Purpose : The lacrimal gland (LG) produces tears to help maintain the physiological function of the ocular surface. Dysfunction of the LG leads to dry eye disease, which if left untreated results in visual impairment. Although normal function of the LG is essential for vision and thus human well-being, the LG remains rather poorly understood. In particular, little is known about the mechanisms of LG development. The purpose of this study was to identify genes and signaling cascades involved in LG development.

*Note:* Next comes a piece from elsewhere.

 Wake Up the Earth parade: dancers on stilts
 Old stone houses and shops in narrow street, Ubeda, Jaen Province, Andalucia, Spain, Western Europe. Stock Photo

Methods : To identify these genes, we compared gene expression profiles of developing (embryonic day 16.5; E16.5) and adult (3 month) LGs using Mouse Exonic Evidence Based Oligonucleotide (MEEBO) microarrays. For statistical analysis, microarray data were examined for differences by One-way ANOVA or Student's t-test. Values of P < 0.05 were designated as statistically significant. Differential data were validated by quantitative RT-PCR, and several corresponding proteins were confirmed by western blot analysis and immunohistochemistry.

Results : Our microarray data revealed a significant difference in gene expression between developing and adult LGs. We found that 1469 genes were significantly up-regulated (greater than 2-fold change and P<0.05) in E16.5 LGs compared to adult LGs. Meanwhile, 2553 genes were significantly up-regulated in adult LGs. Whereas developmental processes were significantly up-regulated in E16.5 LGs, metabolic processes were predominantly up-regulated in adult LGs. An in silico reconstruction of cellular networks revealed increased activity of NOTCH (Notch1, Notch3, Jag1, Jag2, and Dlk1), WNT (Fzd2, Fzd9, Wnt2b, Wnt11, Wnt5a, Tcf4, Ror2, etc.), and TGFβ (Tgfb1, Tgfb3, Tgfbr2, Tgfbr3, Smad2, and Smad3) signaling cascades in the developing LG compared to the adult LG. These signaling cascades are involved in the regulation of epithelial-to-mesenchymal and mesenchymal-to-epithelial transition. Importantly, some detected genes (including Dlk1, Ptn, and Ror2) were previously shown to play roles in branching morphogenesis within the salivary and mammary glands.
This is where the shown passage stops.